Cette étape a été suivie de la lecture, de l’amendement et de l’adoption du rapport final de l’atelier. Le document a été officiellement validé à travers la signature du procès-verbal par les participants.
La cérémonie solennelle de clôture s’est poursuivie avec une série de mots d’orientation et de remerciements prononcés tour à tour par le Chef de Groupement a.i. Gédéon Wofi Ndongala, le représentant des communautés affectées, Sa Majesté Jacques Mondogi, Chef de la Chefferie Mari-Minza, ainsi que M. Thomas Bartel, Directeur Pays et Chef de Projet, aux côtés de M. Pascal Nkanga Basele, Directeur Général de Giro Goldfields Sarl.
L’Administrateur du Territoire de Watsa, M. Dieudonné Magay Missa, a également pris la parole avant le mot de clôture officielle, suivi de la traditionnelle photo de famille.
À l’issue de cet atelier, le Gouverneur de la province du Haut-Uele, Jean Bakomito Gambu, a rappelé la nécessité de respecter strictement le cadre légal encadrant le processus de délocalisation, tout en mettant l’accent sur la réalisation des infrastructures sociales en faveur des populations concernées.
« La délocalisation est un processus qui est prévu par le Code minier et, par conséquent, la loi doit primer. Les choses doivent se faire conformément aux textes en vigueur en la matière en République démocratique du Congo. Je pense que toutes les parties se sont engagées.
Il y a certains petits points de divergence, mais la volonté de travailler ensemble, c’est ce qui est important et c’est ce qui se dégage. Nous pensons que les projets vont voir le jour et que la population pourra également s’y attendre. C’est ce qui est important.
Nous avions formulé quelques recommandations. La première, c’est de faire les choses conformément à la loi, de délocaliser les gens en se conformant scrupuleusement aux dispositions du Code minier et de tous les autres textes en la matière.
Mais aussi, il faut essayer de privilégier les projets sociaux. Il ne faut pas comprendre qu’un grand projet puisse se développer là où il n’y a même pas de routes. Faire cinq, six ou dix kilomètres pour arriver ici, c’est difficile, ce n’est pas possible.

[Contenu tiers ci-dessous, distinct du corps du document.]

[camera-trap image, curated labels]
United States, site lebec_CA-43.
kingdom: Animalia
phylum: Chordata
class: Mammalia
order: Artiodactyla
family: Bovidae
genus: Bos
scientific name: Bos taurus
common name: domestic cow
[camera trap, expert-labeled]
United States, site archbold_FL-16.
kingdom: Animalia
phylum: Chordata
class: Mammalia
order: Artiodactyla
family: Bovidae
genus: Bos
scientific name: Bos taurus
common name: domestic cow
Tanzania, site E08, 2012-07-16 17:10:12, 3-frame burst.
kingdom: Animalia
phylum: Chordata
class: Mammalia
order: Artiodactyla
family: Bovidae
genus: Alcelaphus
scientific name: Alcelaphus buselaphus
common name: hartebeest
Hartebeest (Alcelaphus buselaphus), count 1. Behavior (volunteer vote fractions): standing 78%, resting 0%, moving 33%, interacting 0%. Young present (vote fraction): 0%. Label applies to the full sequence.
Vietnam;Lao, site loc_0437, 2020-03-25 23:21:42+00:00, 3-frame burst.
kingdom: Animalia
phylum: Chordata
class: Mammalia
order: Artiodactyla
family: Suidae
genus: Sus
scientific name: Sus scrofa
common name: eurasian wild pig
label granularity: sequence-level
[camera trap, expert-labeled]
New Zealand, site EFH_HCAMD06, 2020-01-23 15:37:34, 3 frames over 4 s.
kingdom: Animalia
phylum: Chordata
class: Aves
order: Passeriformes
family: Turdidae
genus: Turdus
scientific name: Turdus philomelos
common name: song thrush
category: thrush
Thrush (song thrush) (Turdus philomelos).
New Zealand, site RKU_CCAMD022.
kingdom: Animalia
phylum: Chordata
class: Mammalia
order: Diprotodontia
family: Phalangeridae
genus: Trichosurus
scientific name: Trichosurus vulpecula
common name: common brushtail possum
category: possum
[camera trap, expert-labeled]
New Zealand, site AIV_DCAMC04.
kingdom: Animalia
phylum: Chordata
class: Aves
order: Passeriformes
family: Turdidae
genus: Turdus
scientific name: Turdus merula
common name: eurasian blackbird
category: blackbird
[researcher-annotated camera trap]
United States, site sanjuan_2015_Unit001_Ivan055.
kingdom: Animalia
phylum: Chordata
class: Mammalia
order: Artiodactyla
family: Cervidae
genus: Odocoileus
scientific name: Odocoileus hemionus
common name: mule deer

Donc, parmi les recommandations, il y a notamment la construction des écoles. On ne peut pas construire une école en bois. En tout cas, il faut éviter ce genre de choses. Il faut créer un climat qui pousse la population à adhérer à la démarche, à se l’approprier et à se projeter dans ces grands projets, notamment dans le domaine sanitaire, pour la chefferie », a-t-il déclaré.
Une étape cruciale dans le processus
La clôture de ces assises constitue ainsi une étape cruciale dans la poursuite du processus de délocalisation et de réinstallation des populations affectées par le projet Giro Goldfields.
Les participants ont notamment insisté sur l’importance d’un processus fondé sur la transparence, la concertation et la participation effective des communautés concernées, afin de favoriser une meilleure compréhension des enjeux liés au projet et de prévenir d’éventuelles incompréhensions.
Pour les populations affectées, la réussite du processus ne devrait pas se limiter au déplacement physique des ménages. Elle devrait également prendre en compte leurs moyens de subsistance, leurs biens, leurs terres ainsi que leurs conditions de vie après la réinstallation.
Il convient de noter que la cérémonie de clôture est intervenue au terme de plusieurs jours de travaux et d’échanges entre les différentes parties prenantes. Elle marque la fin de ces assises, tout en ouvrant la voie à la poursuite des démarches liées au processus de délocalisation et de réinstallation des populations affectées par le projet de Giro Goldfields.